The first detection unit is used for determining that the recording and broadcasting detection result of the target live broadcasting room is indicated to pass the recording and broadcasting detection under the condition that the recording and broadcasting detection attribute value of the target live broadcasting room is smaller than or equal to a second preset threshold value.

And the second detection unit is used for determining that the recording and broadcasting detection result of the target live broadcasting room is not passed through the recording and broadcasting detection under the condition that the recording and broadcasting detection attribute value of the target live broadcasting room is larger than a second preset threshold value.

According to an embodiment of the present disclosure, the recording and playing detection apparatus 600 further includes a third detection unit and a fourth detection unit

And the third detection unit is used for sending the identification information related to the target live broadcasting room to the auditing background under the condition that the recorded broadcasting detection attribute value of the target live broadcasting room is larger than the second preset threshold value and smaller than or equal to the third preset threshold value.

And the fourth detection unit is used for processing the target live broadcasting room based on the recording and broadcasting processing strategy under the condition that the recording and broadcasting detection attribute value of the target live broadcasting room is larger than the third preset threshold value.

According to an embodiment of the present disclosure, the recording and playing detection apparatus 600 further includes a processing module.

And the processing module is used for obtaining the live text related to the live broadcasting room based on the live broadcasting content of the live broadcasting room under the condition that the live broadcasting room is in an operation state.

According to an embodiment of the present disclosure, a processing module includes a first processing unit, a second processing unit, and a third processing unit.

And the first processing unit is used for pulling the audio stream of the live broadcasting room from the live broadcasting source station.

And the second processing unit is used for carrying out text conversion on the audio stream to obtain a live text paragraph of the live broadcasting room.

And the third processing unit is used for splicing the live text paragraphs of the live broadcasting room into the live broadcasting text related to the live broadcasting room.

According to embodiments of the present disclosure, the present disclosure also provides an electronic device, a readable storage medium and a computer program product.

According to an embodiment of the present disclosure, an electronic device includes: at least one processor; and a memory communicatively coupled to the at least one processor; wherein the memory stores instructions executable by the at least one processor, the instructions being executable by the at least one processor to enable the at least one processor to perform the method as described above.

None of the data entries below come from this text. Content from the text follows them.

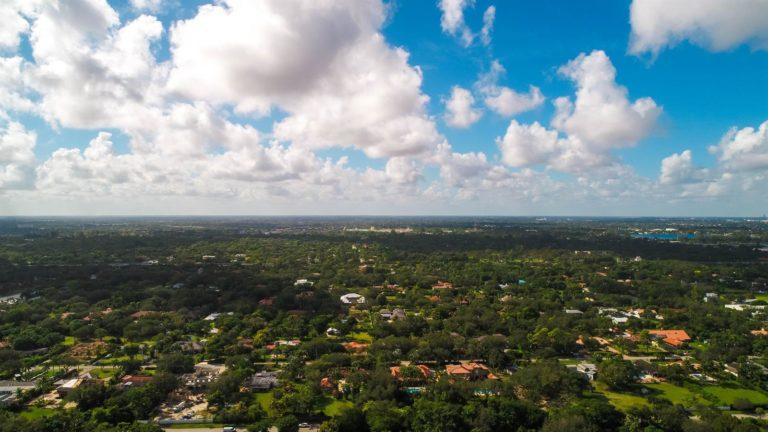 Palm Miami photo03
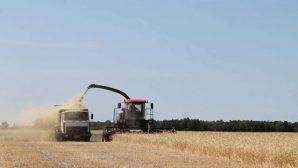 Урожай-2017: осталось убрать менее 5% площадей зерновых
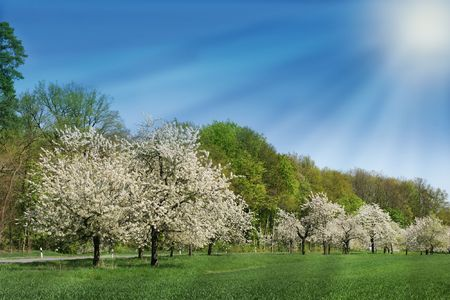 Blossoming cherry trees in rays of sunshine under blue sky. Stock Photo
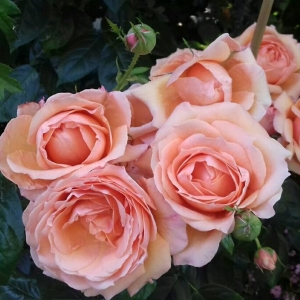 Роза Леди Мармелад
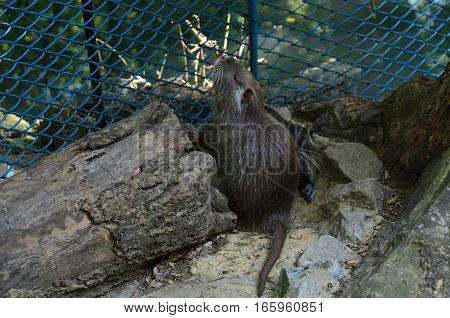 Cute coypu (nutria river rat) in a zoo on a summer day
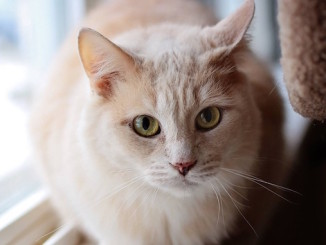 Max at North Toronto Cat Rescue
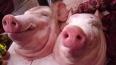 К петербургской мечети подкинули свиную голову и муляж б...
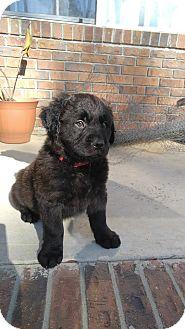 Labrador Retriever Mix Puppy for adoption in Camilla, Georgia - Cassanova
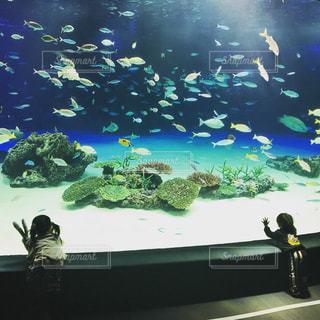 水族館!の写真・画像素材[1363328]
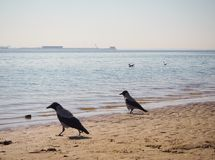 Two crows are walking on the beach royalty free stock photo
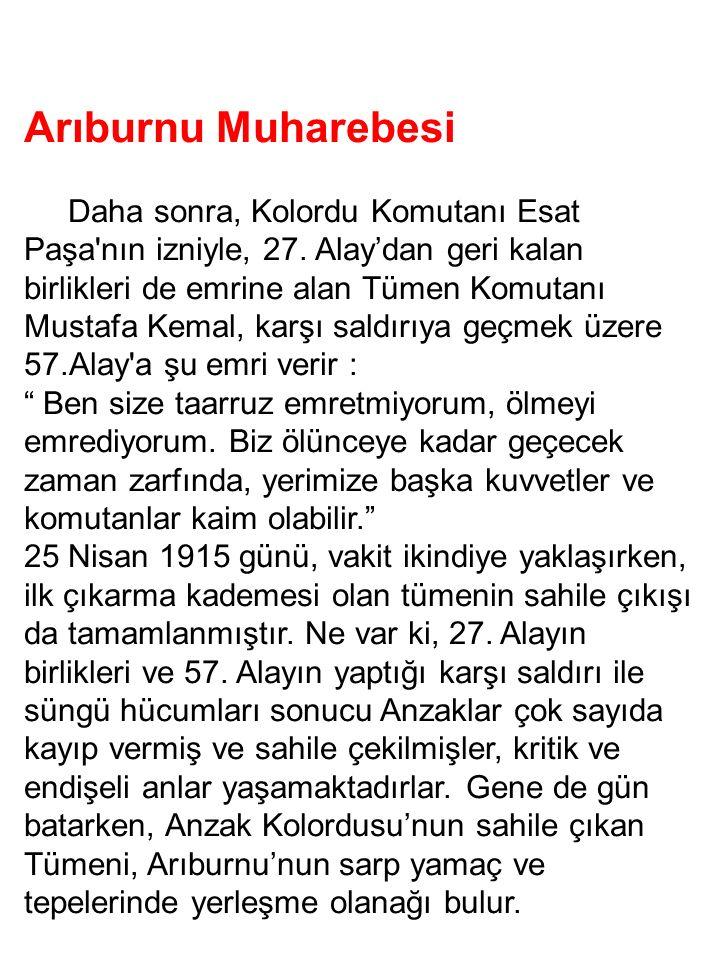 Arıburnu Muharebesi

According to an embodiment of the present disclosure, a non-transitory computer-readable storage medium storing computer instructions for causing a computer to perform the method as described above.

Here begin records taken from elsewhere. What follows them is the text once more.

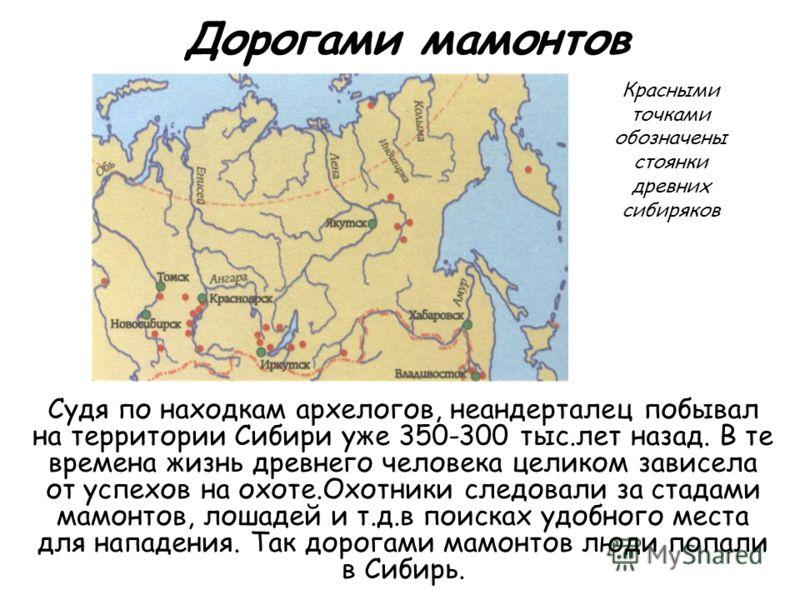 Дорогами мамонтов Судя по находкам архелогов, неандерталец побывал на территории Сибири уже 350-300 тыс.лет назад. В те времена жизнь древнего человека целиком зависела от успехов на охоте.Охотники следовали за стадами мамонтов, лошадей и т.д.в поиск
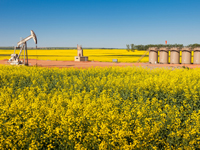 pump jack in a field of yellow flowers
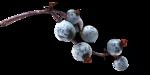 ldavi-fallingleavesautumntea-elderberries4.png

According to an embodiment of the present disclosure, a computer program product comprising a computer program which, when executed by a processor, implements a method as described above.

FIG. 7 illustrates a schematic block diagram of an example electronic device that may be used to implement embodiments of the present disclosure. Electronic devices are intended to represent various forms of digital computers, such as laptops, desktops, workstations, personal digital assistants, servers, blade servers, mainframes, and other appropriate computers. The electronic device may also represent various forms of mobile devices, such as personal digital processing, cellular telephones, smartphones, wearable devices, and other similar computing devices. The components shown herein, their connections and relationships, and their functions, are meant to be exemplary only, and are not meant to limit implementations of the disclosure described and/or claimed herein.

As shown in fig. 7, the apparatus 700 includes a computing unit 701 that can perform various appropriate actions and processes according to a computer program stored in a Read Only Memory (ROM) 702 or a computer program loaded from a storage unit 708 into a Random Access Memory (RAM) 703. In the RAM 703, various programs and data required for the operation of the device 700 may also be stored. The computing unit 701, the ROM 702, and the RAM 703 are connected to each other through a bus 704. An input/output (I/O) interface 705 is also connected to bus 704.

Various components in device 700 are connected to an input/output (I/O) interface 705, including: an input unit 706 such as a keyboard, a mouse, etc.; an output unit 707 such as various types of displays, speakers, and the like; a storage unit 708 such as a magnetic disk, an optical disk, or the like; and a communication unit 709 such as a network card, modem, wireless communication transceiver, etc. The communication unit 709 allows the device 700 to exchange information/data with other devices via a computer network, such as the internet, and/or various telecommunication networks.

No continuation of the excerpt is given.